-- CHALLENGE --
Swap "shrub" for "bush" in the records below, between the lines holding "With respect to" and "Is the point", inclusive. Write out only those lines, with everything else left the same.

-- RAW DATA --
+===+

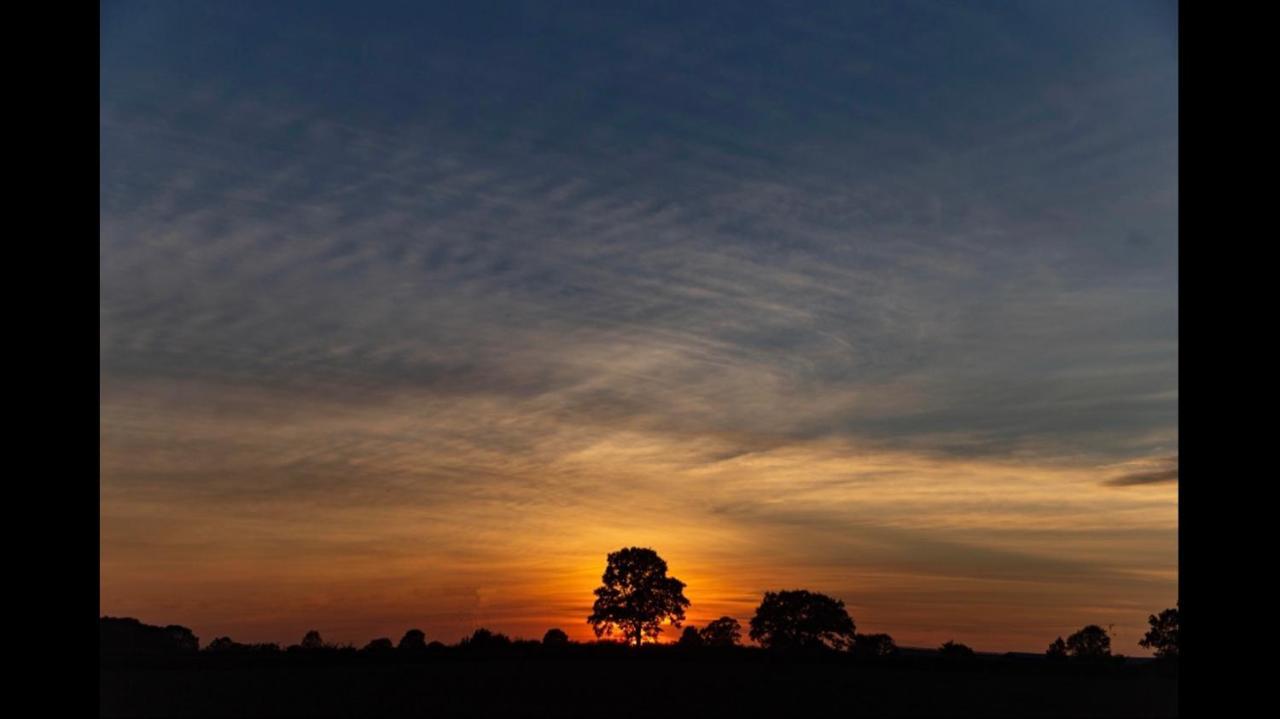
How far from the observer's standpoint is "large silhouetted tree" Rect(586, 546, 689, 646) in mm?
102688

+===+

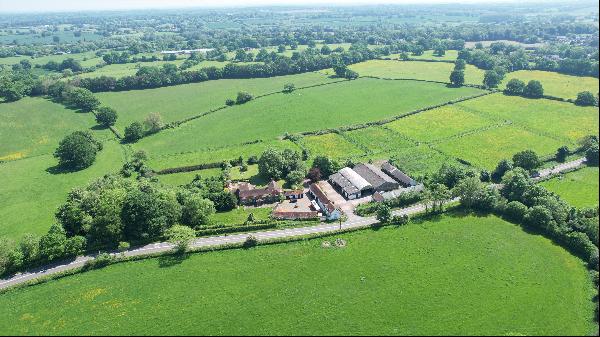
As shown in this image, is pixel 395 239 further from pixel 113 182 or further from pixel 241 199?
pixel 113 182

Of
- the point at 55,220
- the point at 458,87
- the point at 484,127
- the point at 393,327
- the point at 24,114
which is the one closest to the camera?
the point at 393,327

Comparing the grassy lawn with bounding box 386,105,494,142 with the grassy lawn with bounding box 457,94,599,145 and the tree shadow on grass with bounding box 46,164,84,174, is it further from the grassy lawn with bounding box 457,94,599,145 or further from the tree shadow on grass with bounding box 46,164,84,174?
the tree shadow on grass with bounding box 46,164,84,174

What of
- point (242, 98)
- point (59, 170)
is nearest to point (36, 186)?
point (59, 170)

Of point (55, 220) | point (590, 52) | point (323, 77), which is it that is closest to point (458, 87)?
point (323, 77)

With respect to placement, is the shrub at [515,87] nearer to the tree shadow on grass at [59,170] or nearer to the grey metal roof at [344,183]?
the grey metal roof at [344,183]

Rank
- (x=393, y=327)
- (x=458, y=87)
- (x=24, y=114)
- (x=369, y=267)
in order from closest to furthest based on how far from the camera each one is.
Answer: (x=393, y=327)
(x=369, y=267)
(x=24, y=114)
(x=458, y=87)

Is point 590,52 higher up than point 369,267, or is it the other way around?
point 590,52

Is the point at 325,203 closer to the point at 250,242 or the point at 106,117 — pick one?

+===+

-- TASK RESPONSE --
With respect to placement, is the bush at [515,87] nearer to the tree shadow on grass at [59,170] or nearer to the grey metal roof at [344,183]?
the grey metal roof at [344,183]

Rank
- (x=393, y=327)
- (x=458, y=87)
- (x=24, y=114)
- (x=369, y=267)
in order from closest to furthest based on how far from the camera each one is.
Answer: (x=393, y=327)
(x=369, y=267)
(x=24, y=114)
(x=458, y=87)

Is point 590,52 higher up than point 369,267, or is it the other way around?
point 590,52

Is the point at 325,203 closer to the point at 250,242 or the point at 106,117 — pick one?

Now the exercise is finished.